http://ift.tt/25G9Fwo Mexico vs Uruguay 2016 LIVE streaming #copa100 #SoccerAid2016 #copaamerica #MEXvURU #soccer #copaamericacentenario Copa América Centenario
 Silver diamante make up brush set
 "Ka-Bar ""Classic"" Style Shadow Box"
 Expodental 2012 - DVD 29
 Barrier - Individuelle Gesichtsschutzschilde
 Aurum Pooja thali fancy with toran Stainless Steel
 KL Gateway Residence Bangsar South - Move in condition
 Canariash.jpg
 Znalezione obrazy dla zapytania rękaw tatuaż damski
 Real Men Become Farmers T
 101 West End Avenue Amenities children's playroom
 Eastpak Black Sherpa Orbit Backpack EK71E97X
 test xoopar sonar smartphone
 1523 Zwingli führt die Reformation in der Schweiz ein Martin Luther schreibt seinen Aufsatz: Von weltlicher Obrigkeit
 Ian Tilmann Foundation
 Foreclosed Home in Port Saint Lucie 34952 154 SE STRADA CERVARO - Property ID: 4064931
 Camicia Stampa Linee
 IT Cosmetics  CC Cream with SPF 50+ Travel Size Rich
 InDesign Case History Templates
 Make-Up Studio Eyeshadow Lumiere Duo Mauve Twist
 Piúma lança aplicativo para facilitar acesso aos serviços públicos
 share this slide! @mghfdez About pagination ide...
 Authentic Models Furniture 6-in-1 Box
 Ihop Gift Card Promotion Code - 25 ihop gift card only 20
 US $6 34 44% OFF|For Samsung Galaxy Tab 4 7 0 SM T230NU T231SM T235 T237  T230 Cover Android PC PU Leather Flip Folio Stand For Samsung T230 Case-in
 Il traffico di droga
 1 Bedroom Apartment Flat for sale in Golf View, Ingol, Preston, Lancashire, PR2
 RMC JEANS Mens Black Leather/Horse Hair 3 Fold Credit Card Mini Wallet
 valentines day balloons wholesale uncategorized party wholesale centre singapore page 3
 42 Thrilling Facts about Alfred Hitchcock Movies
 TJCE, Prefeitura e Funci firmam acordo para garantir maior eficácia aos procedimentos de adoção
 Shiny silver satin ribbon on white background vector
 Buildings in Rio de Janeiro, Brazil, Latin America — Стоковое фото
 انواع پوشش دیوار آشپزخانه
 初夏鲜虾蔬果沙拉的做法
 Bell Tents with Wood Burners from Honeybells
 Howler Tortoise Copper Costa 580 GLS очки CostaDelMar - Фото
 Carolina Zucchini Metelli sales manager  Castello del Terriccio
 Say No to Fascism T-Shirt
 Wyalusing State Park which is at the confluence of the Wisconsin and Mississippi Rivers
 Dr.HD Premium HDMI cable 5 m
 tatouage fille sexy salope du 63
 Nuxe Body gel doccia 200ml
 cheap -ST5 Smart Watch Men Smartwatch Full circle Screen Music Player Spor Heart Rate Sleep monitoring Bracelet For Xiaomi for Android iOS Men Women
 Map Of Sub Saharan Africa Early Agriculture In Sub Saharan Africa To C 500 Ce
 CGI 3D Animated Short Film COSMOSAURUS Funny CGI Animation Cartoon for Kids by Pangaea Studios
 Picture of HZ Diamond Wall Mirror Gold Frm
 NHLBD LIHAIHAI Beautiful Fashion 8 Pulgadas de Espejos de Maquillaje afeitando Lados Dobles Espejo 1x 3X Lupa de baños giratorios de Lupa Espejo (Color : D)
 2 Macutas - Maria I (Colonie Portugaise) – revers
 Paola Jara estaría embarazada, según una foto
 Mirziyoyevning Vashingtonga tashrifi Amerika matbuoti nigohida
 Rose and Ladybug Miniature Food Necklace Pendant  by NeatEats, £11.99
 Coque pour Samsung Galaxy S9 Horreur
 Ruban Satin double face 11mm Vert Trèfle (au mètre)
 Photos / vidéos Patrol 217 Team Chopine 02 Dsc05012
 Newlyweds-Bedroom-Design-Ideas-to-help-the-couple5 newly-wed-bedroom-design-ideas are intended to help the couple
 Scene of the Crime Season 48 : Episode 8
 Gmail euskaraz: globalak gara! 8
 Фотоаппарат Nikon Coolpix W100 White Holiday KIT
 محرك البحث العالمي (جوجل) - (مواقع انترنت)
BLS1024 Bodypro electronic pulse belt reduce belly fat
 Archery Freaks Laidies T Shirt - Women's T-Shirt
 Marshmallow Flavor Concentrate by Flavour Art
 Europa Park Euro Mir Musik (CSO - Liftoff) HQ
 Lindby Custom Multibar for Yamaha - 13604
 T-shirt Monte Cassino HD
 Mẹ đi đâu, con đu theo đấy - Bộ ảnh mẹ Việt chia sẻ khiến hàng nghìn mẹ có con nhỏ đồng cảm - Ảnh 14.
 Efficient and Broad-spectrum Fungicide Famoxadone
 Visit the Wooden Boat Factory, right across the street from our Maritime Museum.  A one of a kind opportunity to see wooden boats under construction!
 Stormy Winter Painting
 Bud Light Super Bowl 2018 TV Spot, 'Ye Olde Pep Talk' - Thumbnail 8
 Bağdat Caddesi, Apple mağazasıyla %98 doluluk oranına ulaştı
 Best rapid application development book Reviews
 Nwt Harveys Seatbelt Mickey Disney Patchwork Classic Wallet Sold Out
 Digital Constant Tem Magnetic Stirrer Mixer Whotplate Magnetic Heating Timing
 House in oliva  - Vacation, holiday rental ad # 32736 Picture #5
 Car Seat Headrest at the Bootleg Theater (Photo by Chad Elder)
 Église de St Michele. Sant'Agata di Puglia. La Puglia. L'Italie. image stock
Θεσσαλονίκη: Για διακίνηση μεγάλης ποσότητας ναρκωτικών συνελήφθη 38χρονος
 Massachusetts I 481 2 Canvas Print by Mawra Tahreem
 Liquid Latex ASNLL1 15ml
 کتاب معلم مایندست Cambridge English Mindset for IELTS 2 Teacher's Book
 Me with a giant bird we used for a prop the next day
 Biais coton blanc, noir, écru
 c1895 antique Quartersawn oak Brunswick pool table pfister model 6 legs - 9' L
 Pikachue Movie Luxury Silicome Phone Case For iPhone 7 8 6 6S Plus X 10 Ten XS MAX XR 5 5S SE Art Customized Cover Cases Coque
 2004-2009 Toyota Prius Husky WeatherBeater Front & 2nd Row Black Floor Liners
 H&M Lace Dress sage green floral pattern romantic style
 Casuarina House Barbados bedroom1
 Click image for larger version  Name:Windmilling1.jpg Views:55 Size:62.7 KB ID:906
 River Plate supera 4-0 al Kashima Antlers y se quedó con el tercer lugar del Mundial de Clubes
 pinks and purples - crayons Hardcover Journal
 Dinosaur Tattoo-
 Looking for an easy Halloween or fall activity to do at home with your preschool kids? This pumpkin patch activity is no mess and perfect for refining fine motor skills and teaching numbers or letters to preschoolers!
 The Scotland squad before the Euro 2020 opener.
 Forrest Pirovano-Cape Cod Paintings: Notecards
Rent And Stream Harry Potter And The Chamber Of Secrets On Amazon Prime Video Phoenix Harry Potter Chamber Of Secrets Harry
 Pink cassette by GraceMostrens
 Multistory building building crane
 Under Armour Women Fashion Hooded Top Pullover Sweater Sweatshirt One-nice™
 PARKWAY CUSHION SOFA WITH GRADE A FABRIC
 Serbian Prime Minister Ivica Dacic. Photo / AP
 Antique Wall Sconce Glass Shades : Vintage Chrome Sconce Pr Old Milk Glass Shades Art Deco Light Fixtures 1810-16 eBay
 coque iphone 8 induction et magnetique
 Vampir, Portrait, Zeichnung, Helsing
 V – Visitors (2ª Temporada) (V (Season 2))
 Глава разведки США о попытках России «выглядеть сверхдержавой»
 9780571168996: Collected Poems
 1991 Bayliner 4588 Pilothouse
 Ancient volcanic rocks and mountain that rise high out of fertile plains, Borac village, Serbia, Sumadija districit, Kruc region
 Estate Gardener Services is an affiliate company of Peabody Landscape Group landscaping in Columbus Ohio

→ To do:
Copy the lines above exactly. Start with the line containing "Casuarina House Barbados bedroom1", end with the line containing "Ancient volcanic rocks", and include both.

→ Solution to the problem:
 Casuarina House Barbados bedroom1
 Click image for larger version  Name:Windmilling1.jpg Views:55 Size:62.7 KB ID:906
 River Plate supera 4-0 al Kashima Antlers y se quedó con el tercer lugar del Mundial de Clubes
 pinks and purples - crayons Hardcover Journal
 Dinosaur Tattoo-
 Looking for an easy Halloween or fall activity to do at home with your preschool kids? This pumpkin patch activity is no mess and perfect for refining fine motor skills and teaching numbers or letters to preschoolers!
 The Scotland squad before the Euro 2020 opener.
 Forrest Pirovano-Cape Cod Paintings: Notecards
Rent And Stream Harry Potter And The Chamber Of Secrets On Amazon Prime Video Phoenix Harry Potter Chamber Of Secrets Harry
 Pink cassette by GraceMostrens
 Multistory building building crane
 Under Armour Women Fashion Hooded Top Pullover Sweater Sweatshirt One-nice™
 PARKWAY CUSHION SOFA WITH GRADE A FABRIC
 Serbian Prime Minister Ivica Dacic. Photo / AP
 Antique Wall Sconce Glass Shades : Vintage Chrome Sconce Pr Old Milk Glass Shades Art Deco Light Fixtures 1810-16 eBay
 coque iphone 8 induction et magnetique
 Vampir, Portrait, Zeichnung, Helsing
 V – Visitors (2ª Temporada) (V (Season 2))
 Глава разведки США о попытках России «выглядеть сверхдержавой»
 9780571168996: Collected Poems
 1991 Bayliner 4588 Pilothouse
 Ancient volcanic rocks and mountain that rise high out of fertile plains, Borac village, Serbia, Sumadija districit, Kruc region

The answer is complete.